Friday, 9 January 2009

Why? Part 1

The summer of 1914 is noted in Europe for being particularly summery. The Austrian monarch, Emperor Franz Joseph was going on his summer holidays. So what if Franz Ferdinand, that irritating heir to the throne had been killed by some Serbian lunatic, or even if the infamous Black Hand Brigade was involved, it was of no consequence. In fact, mused Franz Joseph, whoever was responsible has probably done us all a favour, saved me a lot of trouble anyway. Yes, the summer was pleasant. The deer were running in the woods at Bad Ischl. He would travel there on the royal train and spend another pleasant summer with his guns, his horses, his dogs and his mistress. Life could hardly be better at the grand old age of 83.

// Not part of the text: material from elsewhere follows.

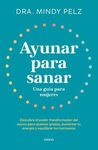 AYUNAR PARA SANAR.UNA GUÍA PARA MUJERES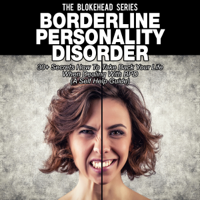 The Blokehead - Borderline Personality Disorder: 30+ Secrets How to Take Back Your Life when Dealing with BPD (The Blokehead Success Series) (Unabridged) artwork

Behind the scenes, back in Vienna, Generalstabchef Franz Conrad von Hötzendorf had other ideas on how the summer might unfold. In secret, with a small group of politicians and diplomats von Hötzendorf considered the military options. "If the worst comes to the worst Germany has 4,500,000 soldiers and we, Austria-Hungary, have 3,500,000. Between us I, ahem, I mean we, have 8,000,000 soldiers. Now if I add in Italy's 3,400,000 soldiers, that's 11,400,000 soldiers on my side. Even Great Britain only has 1,067,000. Ah, but France has 4,300,000 and Russia, dangerous expanding Russia they have say 4,000,000..." he went on. "The plan is to hold on to Serbia following its annexation in 1908," he explained, "A small war in the Balkans will drive the message home. We are not a nation, I mean an empire, to be fooled around with. Who would dare oppose an army of 11,400,000? Add in the Turks if required and the army will stand at 12,800,000 men...let's say 13,000,000." He doubtless smiled at the assembled and lit a corona cigar. And there we must leave him enjoying his smoke.
The plain fact is that in Europe of 1914 there were well over 20,000,000 soldiers. Perhaps nearer 25,000,000. Even little Belgium had an army of 182,000. War was almost inevitable. It only needed the match on the blue touch paper. A newspaper cartoon of the time shows the bright New York skyline behind a braying donkey it's wide open mouth spewing forth an endless river of war materials. Somebody was making a fortune. And 10,000,000 lives would end because of it.